(This is part of a series of posts in which I provide ten proposals as to how to affirmatively disrupt ubercapitalism and the corporate sharing economy. Together these posts constitute the draft of a text provisionally titled Data Commonism, designed to follow on from my recently published short book, The Uberfication of the University. If the latter provides a dystopian sense of what is lying in store for many us over the course of the next few years, Data Commonism is more optimistic in that it shows what we can do about it.
The first text in this series, Data Commonism: Introduction is here.
We Don’t Have To Live Like This: How to Affirmatively Disrupt the Disruptors
♯1: Act Tactically
In The Uberfication of the University I showed how obtaining a degree of autonomy from any for-profit sharing economy market by means of a strategic (and dialectical) withdrawal of our intellectual and bodily labour will be difficult, if not impossible, to achieve. Nevertheless, we can still respond tactically by flooding the market with inaccurate, misleading, or questionable information and data about ourselves. Such a response will have the added advantage of being consistent with the notion expressed at the end of The Uberfication of the University: that affirmatively disrupting ubercapitalism requires us to creatively destroy not only the jobs we do but also the microentrepreneurs of the self we have become.
The artist Natascha Sadr Haghighian offers an intriguing take on this approach. As part of a larger project of critiquing institutionalized regimes of knowledge, Haghighian rejects the totalizing ideas of CVs, resumes and bios. Instead, she insists only biographies obtained from the bioswop project (www.bioswop.net) be used in printed material regarding her work. This is a CV-exchange platform Haghighian has created with a view to providing curriculum vitaes, resumes and bios for mutual utilization and borrowing, as well as basic elements of CVs for assembly. (For an example, see the bio for Haghighian that is available at MIT List Visual Arts Center.)
Haghighian’s bioswop project is certainly helpful, not least in showing just how conservative most of us are when it comes to curriculum vitaes. Yet here too a question arises concerning the extent to which experiments with obfuscation of this kind are going to be possible under the rigorous performance management regime of any for-profit sharing economy business. In the era of ubercapitalism such an information and data intermediary will surely implement a real-name policy similar to that of Facebook and other online platforms. If so, then the only way to labor in the decentralised network of those providing services in the market created by the associated sharing economy ecosystem will be through the performance and maintenance of one’s own personal (self-)profile and reputation. (As I note in Pirate Philosophy, Facebook’s Terms of Service include the following conditions: “You will not provide any false personal information on Facebook, or create an account for anyone other than yourself without permission;” and “You will not create more than one personal account.”)
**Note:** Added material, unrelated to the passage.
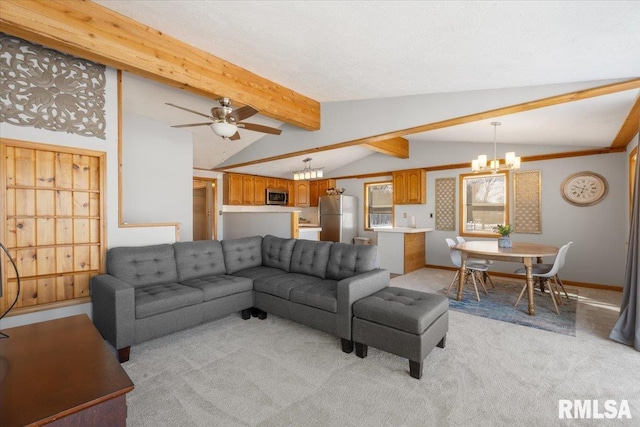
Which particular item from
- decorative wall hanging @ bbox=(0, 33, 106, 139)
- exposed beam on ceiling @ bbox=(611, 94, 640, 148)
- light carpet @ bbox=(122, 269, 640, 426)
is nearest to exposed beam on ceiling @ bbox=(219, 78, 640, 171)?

Indeed, according to Michael Fertik, this is why the “Reputation Economy will prove so disruptive to higher education” in particular: “because the technology is quickly developing to allow your unique reputation to become a stronger signal of employability than the name on your diploma, or even whether you have a diploma at all.” It is the latter credentialism, which includes the social, economic, and cultural capital generated by the name and type of the institution you attend (Ivy league or community college, Oxbridge or ex-Poly), which has so far enabled the traditional university system to hold off the challenge of MOOCs and other forms of online Open Education, after all. (A report from the Sutton Trust indicates that an Oxbridge graduate will on average earn £10,000 more every year of their working life than a graduate from a university outside of the Russell Group of elite United Kingdom universities.) What this means as far as any freelance individual microentrepreneur who adopts a tactic along the lines of Haghighian’s bioswop project is concerned, however, is that here too it will be more a case of work rejecting them than of them rejecting work and its totalizing ideas of CVs, resumes, bios, and the related information and data concerning educational qualifications, career trajectories, salary, social connections, online influence and behaviour.